Cet épisode se déroula quelques jours après le retour de Marie de Cheltenham. Toutes deux avaient passé leur après-midi à courir les magasins et étaient rentrées fort tard à Penton Street, harassées. Herman reçut de sa patronne la permission de sortir et il en profita pour aller au cinéma. Après le dîner, Mrs. Carawood monta dans la chambre de Marie pour inspecter sa garde-robe, tandis que la jeune fille s’installait dans le bureau attenant à la boutique pour écrire à ses amies de collège. Elle était là depuis quelques minutes quand la sonnerie de la porte de l’arrière-boutique retentit. Mrs. Carawood l’avait bien prévenue qu’en pareil cas elle n’aurait qu’à l’appeler, mais sur le coup, Marie n’y pensa pas. Elle alla à la porte et l’ouvrit. Un homme se tenait sur le seuil, une lettre à la main.

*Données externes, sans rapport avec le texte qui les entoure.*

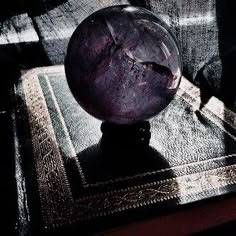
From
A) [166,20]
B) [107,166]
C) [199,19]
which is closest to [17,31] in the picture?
[166,20]

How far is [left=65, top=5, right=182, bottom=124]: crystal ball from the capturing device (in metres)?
0.75

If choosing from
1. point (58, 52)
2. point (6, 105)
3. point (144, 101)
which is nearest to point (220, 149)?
point (144, 101)

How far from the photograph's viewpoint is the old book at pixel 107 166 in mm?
736

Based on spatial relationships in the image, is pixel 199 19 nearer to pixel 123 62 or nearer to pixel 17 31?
pixel 17 31

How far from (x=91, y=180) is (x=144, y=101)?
0.22m

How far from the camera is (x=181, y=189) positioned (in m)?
0.82

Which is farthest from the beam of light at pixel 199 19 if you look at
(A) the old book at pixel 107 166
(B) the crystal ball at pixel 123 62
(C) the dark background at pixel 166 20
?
(B) the crystal ball at pixel 123 62

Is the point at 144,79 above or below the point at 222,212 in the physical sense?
above

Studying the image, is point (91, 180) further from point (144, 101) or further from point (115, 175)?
point (144, 101)

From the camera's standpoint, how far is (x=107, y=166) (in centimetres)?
86

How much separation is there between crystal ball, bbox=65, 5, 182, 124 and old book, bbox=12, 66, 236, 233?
0.48 feet

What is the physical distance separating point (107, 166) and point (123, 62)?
26 centimetres

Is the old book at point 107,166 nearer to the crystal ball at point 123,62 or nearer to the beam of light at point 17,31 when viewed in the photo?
the crystal ball at point 123,62

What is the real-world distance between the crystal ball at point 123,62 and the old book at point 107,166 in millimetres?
147
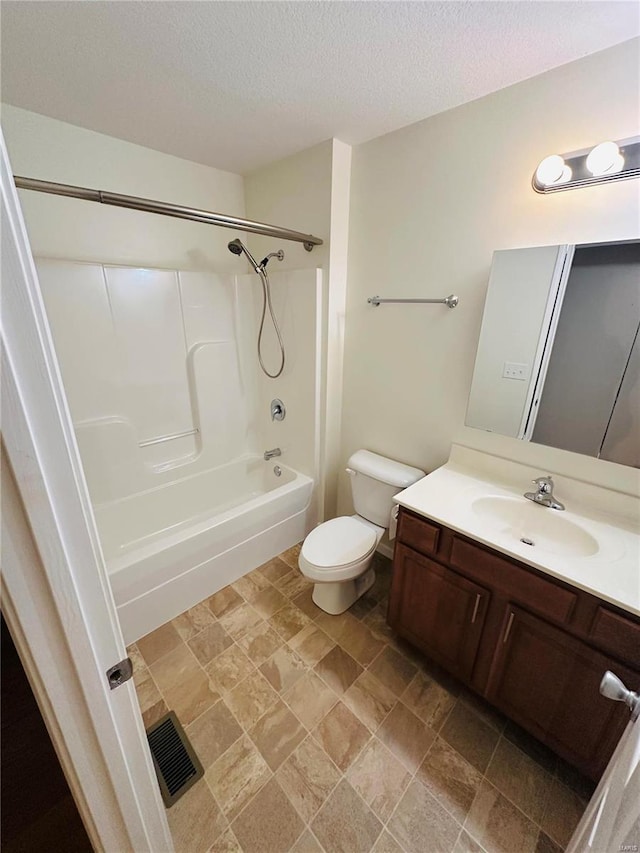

« C’est vous, Mrs. Carawood ? demanda-t-il à voix basse, d’un ton mystérieux. Il a laissé ça ce soir et il demande la réponse pour demain matin. Je repasserai à huit heures.

– Je ne suis pas Mrs. Carawood, répondit Marie, mais je vais faire la commission. »

L’homme parut désagréablement surpris.

« C’est bien, dit-il. Mais n’oubliez pas de lui remettre cela et de lui répéter exactement ce que je viens de vous dire. »

Marie referma la porte derrière l’étrange visiteur et jeta un coup d’œil sur l’enveloppe. L’adresse portait le nom de Mrs. Hood et était tracée d’une main inexperte. Dans un coin, elle lut le mot. « urjent » avec un j !

Mrs. Hood ? L’homme avait dû se tromper d’adresse. Marie courut à la porte, la rouvrit, mais le messager avait déjà disparu. Peut-être cette enveloppe en contenait-elle une autre avec l’adresse exacte ? Marie était en train de décacheter la missive quand Mrs. Carawood survint.

« Qu’est-ce que c’est ? » demanda-t-elle d’un ton que sa pupille ne lui connaissait pas.

Et sans attendre la réponse, elle arracha la lettre de la main de la jeune fille qui en resta tout abasourdie. Elle vit l’adresse et devint rouge de colère.

« Marie, je vous défends d’ouvrir les lettres qui ne vous sont pas adressées. Ne recommencez plus, plus jamais ! »

Et elle monta en hâte les escaliers, emportant la lettre adressée à Mrs. Hood.